The CHF to CRC corridor is small but steady. Swiss expats retiring in Guanacaste, freelancers paying Costa Rican developers, and Tico workers in Zurich sending support home — that's who actually uses this route. Swiss banks treat it as an exotic transfer and price it accordingly. Digital providers treat it like any other mid-volume corridor and charge you a fraction of the cost.
Here's the honest take: if you send more than 200 CHF a year to Costa Rica, the bank is overcharging you. Period. UBS and PostFinance will quietly skim 3-5% on the exchange rate and add a flat fee on top. Wise, Remitly, and friends strip that down to under 1% all-in.
Two costs matter: the upfront fee and the exchange rate markup. Most people only check the first. That's the trap. A bank advertising "10 CHF flat fee" is hiding a 4% markup buried in a worse rate — on a 2,000 CHF transfer that's 80 CHF you'll never see itemized.
Digital providers like Wise charge a transparent 0.4-0.7% fee with the mid-market rate. Remitly often runs first-transfer promos with zero fees. Always compare the final CRC amount that lands, not the headline fee. That single habit saves more money than any other tip in this guide.
Wise wins on transparency — you get the real interbank rate and a small visible fee. Best for transfers above 500 CHF where the percentage savings stack up. Remitly competes hard on promotional rates and is often cheaper for first-time senders or smaller amounts under 300 CHF.

## Supplied material
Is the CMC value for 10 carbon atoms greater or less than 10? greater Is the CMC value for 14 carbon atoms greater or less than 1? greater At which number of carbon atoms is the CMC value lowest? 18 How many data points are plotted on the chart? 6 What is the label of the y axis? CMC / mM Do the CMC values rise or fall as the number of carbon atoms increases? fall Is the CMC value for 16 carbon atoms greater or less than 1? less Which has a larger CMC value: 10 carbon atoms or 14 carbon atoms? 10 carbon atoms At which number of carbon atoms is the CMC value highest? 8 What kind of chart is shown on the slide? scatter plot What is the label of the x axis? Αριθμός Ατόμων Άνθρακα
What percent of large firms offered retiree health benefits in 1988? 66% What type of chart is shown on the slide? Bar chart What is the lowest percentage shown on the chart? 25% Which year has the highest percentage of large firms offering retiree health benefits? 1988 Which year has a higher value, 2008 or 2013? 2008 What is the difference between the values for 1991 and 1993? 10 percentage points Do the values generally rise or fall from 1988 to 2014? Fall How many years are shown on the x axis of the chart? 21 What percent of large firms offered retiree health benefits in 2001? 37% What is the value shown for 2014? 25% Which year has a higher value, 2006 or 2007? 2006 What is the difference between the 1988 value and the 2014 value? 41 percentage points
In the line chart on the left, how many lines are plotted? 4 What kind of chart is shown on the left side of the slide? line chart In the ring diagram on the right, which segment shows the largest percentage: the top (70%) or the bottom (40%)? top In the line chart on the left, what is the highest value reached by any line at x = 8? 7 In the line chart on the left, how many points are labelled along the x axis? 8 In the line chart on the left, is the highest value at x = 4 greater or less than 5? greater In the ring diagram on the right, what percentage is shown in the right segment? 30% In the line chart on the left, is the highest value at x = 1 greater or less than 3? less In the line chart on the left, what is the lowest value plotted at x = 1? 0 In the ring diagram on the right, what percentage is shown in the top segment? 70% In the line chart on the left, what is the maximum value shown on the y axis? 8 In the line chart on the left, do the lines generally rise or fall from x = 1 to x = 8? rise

## Work request 1
In the CHF to CRC transfer guide, how would you translate "Two costs matter: the upfront fee and the exchange rate markup." into Spanish?
## Work request 2
Reproduce the CHF to CRC transfer guide word for word, everything from "Digital providers like" down to "in this guide.".
## Work request 3
Answer these from the CHF to CRC transfer guide:
(a) How much do UBS and PostFinance skim on the exchange rate?
(b) What fee range does Wise charge?
(c) Under what transfer amount is Remitly often cheaper?

## Answer section 1
Dos costos importan: la comisión inicial y el margen sobre el tipo de cambio.

## Answer section 2
Digital providers like Wise charge a transparent 0.4-0.7% fee with the mid-market rate. Remitly often runs first-transfer promos with zero fees. Always compare the final CRC amount that lands, not the headline fee. That single habit saves more money than any other tip in this guide.

## Answer section 3
(a) 3-5%
(b) 0.4-0.7%
(c) 300 CHF